TEXTO DO DOCUMENTO:
^^^^^^^^

De acordo com a informação divulgada na quarta-feira pela Federação Europeia de Bancos (EBF, sigla em inglês), a justificar esta variação nos resultados está, “em grande parte, a redução substancial das imparidades [provisões para eventuais perdas]”.

Em 2018, segundo a EBF, registaram-se também em Portugal melhorias ao nível do crédito malparado (os chamados NPLs – ‘non performing loans’).

Nesse ano, verificou-se, assim, uma queda em 24,6 mil milhões de euros nos NPLs em comparação com o maior pico, de junho de 2016.

De acordo com a EBF, o rácio dos NPLs passou de 17,9% em junho de 2016 para 9,4% no final do ano passado, tendo ainda aumentado o nível de cobertura para estes empréstimos (de 43,2% para 51,9%).

Para esta alteração contribuíram “estratégias ambiciosas implementadas [pelos bancos] para reduzir os NPLs”, aponta a EBF na informação divulgada e para a qual contou com a colaboração da Associação Portuguesa de Bancos (que integra a federação).

Segundo a mesma informação, como principal fonte de financiamento dos bancos em Portugal continuou a estar, no ano passado, os depósitos dos clientes, que subiram 3,3% em 2018 face a 2017 e passaram a representar 73,8% dos recursos (no ano anterior equivaliam a 72,3%).

Já o total de empréstimos registou uma descida de 0,6% no ano passado, face ao anterior.

Assim, enquanto os empréstimos às empresas não financeiras (a maioria das quais de pequena e média dimensão) baixaram 4,8% para um total de 69,6 mil milhões de crédito, os empréstimos às famílias aumentaram 0,5%.

Dentro destes empréstimos às famílias, o crédito ao consumo subiu 10,5% e o crédito à habitação desceu 0,2%.

No documento relativo ao setor bancário português, a EBF assinala ainda que “a transformação digital é uma prioridade para os bancos portugueses e um forte progresso foi já alcançado pelo setor”.

^^^^^^^^

QUESTÕES DE ESTUDO:
1 > Transcreve do texto sobre a banca portuguesa tudo o que vai de “Em 2018, segundo” até “integra a federação).”.
2 > Responde, com base no texto sobre a banca portuguesa:
(a) Qual era o rácio dos NPLs no final do ano passado?
(b) Quanto subiram os depósitos dos clientes em 2018 face a 2017?
(c) Que variação registou o crédito ao consumo?
3 > Explica, em uma a três frases e segundo o texto sobre a banca portuguesa, o que contribuiu para a descida do rácio dos NPLs entre junho de 2016 e o final do ano passado.

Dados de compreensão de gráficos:
^^^^^^^^

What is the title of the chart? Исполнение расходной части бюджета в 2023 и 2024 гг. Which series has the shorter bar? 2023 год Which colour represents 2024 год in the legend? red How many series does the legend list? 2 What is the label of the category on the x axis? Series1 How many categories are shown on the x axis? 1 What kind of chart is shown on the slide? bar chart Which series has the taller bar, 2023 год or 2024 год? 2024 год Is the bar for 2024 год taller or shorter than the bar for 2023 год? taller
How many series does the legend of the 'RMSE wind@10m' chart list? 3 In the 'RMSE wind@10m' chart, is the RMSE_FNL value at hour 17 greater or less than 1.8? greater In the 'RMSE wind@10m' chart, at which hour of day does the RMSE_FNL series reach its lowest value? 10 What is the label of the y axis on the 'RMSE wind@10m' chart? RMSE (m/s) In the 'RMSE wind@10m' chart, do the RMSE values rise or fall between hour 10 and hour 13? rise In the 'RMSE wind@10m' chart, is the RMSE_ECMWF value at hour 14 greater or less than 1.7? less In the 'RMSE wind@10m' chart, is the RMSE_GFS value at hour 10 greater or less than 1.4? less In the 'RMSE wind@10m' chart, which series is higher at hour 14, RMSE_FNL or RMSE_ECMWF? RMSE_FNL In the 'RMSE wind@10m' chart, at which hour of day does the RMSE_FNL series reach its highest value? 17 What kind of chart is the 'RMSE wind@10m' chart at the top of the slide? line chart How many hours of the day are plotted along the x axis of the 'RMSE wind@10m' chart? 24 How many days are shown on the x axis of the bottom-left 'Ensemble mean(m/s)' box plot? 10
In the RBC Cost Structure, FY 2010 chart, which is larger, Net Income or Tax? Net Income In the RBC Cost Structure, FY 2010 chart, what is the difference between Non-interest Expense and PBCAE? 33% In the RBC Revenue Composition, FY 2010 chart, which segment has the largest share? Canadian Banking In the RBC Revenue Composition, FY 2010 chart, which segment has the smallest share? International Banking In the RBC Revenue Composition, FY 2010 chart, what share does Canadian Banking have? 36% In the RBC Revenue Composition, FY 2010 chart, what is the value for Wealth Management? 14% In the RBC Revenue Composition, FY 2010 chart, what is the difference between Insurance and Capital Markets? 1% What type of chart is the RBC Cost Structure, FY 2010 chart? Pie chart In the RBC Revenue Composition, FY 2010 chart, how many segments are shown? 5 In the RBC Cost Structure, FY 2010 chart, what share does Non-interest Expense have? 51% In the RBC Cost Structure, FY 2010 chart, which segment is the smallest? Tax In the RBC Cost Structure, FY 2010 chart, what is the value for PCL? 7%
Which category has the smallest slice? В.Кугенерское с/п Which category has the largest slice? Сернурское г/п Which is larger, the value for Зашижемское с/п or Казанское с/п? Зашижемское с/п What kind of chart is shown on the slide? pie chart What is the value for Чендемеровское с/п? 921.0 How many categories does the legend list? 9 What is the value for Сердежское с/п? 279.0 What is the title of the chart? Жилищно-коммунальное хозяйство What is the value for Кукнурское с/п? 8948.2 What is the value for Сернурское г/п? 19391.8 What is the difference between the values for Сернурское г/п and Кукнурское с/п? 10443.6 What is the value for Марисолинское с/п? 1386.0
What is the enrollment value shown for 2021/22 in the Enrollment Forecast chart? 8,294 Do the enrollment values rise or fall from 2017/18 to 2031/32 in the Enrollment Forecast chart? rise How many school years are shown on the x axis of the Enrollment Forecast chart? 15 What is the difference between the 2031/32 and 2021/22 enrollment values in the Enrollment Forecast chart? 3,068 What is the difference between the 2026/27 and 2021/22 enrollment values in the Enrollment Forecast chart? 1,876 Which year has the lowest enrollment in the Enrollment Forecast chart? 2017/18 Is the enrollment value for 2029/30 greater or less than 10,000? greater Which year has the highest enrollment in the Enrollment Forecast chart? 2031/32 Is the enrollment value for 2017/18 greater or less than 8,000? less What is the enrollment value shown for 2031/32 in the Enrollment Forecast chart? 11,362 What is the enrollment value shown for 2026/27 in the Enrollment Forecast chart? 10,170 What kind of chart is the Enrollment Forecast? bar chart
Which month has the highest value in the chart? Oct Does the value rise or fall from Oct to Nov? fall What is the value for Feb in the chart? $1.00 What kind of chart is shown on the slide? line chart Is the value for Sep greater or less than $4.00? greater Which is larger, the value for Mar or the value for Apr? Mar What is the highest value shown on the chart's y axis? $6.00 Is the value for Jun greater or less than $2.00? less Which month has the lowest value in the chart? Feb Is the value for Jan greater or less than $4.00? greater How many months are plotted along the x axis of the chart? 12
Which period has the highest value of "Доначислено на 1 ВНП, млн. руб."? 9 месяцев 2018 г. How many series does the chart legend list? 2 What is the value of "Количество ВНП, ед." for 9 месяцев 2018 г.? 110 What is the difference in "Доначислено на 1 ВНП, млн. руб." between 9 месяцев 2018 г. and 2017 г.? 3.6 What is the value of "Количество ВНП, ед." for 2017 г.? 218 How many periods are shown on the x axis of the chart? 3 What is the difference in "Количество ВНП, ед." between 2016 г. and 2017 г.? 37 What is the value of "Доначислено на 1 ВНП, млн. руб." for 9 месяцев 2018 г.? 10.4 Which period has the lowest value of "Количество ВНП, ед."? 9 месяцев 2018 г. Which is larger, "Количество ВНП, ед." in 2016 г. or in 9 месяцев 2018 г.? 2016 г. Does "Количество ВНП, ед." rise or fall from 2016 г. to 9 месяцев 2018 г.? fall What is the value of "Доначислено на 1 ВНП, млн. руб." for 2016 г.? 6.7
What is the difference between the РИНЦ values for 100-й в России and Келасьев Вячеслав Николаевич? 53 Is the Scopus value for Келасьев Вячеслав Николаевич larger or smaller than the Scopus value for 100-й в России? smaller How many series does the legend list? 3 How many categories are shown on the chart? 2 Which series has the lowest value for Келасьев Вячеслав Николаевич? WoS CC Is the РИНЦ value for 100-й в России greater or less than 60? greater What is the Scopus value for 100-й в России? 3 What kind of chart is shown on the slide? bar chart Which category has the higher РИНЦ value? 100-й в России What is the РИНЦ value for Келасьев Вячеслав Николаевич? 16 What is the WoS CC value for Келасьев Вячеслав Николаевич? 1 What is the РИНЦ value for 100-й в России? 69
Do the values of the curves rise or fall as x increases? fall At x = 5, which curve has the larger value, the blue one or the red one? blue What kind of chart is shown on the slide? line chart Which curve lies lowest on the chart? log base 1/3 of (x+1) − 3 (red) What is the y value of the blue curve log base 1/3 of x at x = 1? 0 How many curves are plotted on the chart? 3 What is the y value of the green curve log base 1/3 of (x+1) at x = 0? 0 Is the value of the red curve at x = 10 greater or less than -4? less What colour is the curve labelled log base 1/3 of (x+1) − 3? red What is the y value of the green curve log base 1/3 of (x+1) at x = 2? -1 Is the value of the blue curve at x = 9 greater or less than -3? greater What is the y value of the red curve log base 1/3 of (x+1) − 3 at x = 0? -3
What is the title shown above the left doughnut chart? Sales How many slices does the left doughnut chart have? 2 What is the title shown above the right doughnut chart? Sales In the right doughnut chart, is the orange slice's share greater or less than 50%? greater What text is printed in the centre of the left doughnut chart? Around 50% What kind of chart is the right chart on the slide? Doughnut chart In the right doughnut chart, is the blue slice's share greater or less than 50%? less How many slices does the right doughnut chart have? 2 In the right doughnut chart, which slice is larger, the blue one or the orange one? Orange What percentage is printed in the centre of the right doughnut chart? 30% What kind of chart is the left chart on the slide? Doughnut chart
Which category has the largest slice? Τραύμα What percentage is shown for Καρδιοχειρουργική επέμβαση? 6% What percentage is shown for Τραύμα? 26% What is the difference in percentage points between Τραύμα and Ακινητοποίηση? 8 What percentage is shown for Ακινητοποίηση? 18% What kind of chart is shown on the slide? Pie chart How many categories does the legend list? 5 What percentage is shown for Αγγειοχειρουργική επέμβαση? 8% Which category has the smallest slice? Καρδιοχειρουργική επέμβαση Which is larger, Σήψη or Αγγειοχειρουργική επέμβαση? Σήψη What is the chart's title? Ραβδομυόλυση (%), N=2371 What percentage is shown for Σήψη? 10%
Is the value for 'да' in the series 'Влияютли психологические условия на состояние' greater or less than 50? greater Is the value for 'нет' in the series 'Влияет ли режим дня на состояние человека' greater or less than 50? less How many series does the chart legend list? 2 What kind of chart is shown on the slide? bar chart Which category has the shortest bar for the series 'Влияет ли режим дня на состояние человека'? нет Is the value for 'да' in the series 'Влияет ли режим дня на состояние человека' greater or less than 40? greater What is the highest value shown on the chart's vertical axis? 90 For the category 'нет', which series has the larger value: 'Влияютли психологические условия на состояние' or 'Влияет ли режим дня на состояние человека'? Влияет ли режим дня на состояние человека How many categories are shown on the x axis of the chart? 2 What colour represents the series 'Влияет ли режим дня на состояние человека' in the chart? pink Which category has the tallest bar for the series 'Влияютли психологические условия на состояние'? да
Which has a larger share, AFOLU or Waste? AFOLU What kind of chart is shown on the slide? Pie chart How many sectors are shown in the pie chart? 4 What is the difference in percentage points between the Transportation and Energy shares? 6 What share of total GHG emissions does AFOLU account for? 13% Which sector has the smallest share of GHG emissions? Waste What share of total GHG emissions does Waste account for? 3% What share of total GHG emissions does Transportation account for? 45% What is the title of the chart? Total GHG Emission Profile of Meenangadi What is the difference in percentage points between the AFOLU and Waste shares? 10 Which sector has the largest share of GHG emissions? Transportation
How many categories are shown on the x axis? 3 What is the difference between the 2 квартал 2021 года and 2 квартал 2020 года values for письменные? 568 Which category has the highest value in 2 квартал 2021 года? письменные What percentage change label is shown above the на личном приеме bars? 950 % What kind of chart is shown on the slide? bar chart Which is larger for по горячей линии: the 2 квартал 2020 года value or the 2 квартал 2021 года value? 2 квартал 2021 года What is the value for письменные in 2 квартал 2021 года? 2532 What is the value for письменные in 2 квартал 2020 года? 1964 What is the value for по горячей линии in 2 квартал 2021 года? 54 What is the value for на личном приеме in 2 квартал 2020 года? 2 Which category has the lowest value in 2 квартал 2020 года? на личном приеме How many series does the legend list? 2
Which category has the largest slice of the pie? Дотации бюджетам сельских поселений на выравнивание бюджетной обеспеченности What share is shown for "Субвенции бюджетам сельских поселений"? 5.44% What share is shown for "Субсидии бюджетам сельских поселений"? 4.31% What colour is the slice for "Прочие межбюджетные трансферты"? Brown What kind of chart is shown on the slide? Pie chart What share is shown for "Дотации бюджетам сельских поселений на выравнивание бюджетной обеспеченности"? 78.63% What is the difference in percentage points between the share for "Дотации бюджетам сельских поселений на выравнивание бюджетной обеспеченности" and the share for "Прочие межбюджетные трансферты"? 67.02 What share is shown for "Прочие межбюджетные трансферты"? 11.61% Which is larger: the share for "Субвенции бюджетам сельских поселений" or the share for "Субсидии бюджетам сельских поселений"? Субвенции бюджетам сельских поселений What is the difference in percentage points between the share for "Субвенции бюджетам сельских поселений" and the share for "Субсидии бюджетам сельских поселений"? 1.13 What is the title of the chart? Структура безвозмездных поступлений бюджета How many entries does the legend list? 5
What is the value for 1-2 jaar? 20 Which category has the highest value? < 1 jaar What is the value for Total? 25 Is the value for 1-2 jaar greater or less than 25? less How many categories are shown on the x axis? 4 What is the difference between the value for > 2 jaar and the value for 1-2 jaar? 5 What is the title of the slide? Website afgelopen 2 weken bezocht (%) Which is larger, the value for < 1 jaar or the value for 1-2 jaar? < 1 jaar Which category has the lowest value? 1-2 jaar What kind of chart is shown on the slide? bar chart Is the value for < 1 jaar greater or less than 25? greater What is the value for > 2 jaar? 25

^^^^^^^^

RESPOSTAS NUMERADAS:
1 >
Em 2018, segundo a EBF, registaram-se também em Portugal melhorias ao nível do crédito malparado (os chamados NPLs – ‘non performing loans’).

Nesse ano, verificou-se, assim, uma queda em 24,6 mil milhões de euros nos NPLs em comparação com o maior pico, de junho de 2016.

De acordo com a EBF, o rácio dos NPLs passou de 17,9% em junho de 2016 para 9,4% no final do ano passado, tendo ainda aumentado o nível de cobertura para estes empréstimos (de 43,2% para 51,9%).

Para esta alteração contribuíram “estratégias ambiciosas implementadas [pelos bancos] para reduzir os NPLs”, aponta a EBF na informação divulgada e para a qual contou com a colaboração da Associação Portuguesa de Bancos (que integra a federação).

2 >
(a) 9,4%.
(b) 3,3%.
(c) Subiu 10,5%.

3 > Segundo a EBF, contribuíram para essa alteração as estratégias ambiciosas que os bancos implementaram para reduzir os NPLs. Graças a elas, o rácio passou de 17,9% para 9,4%.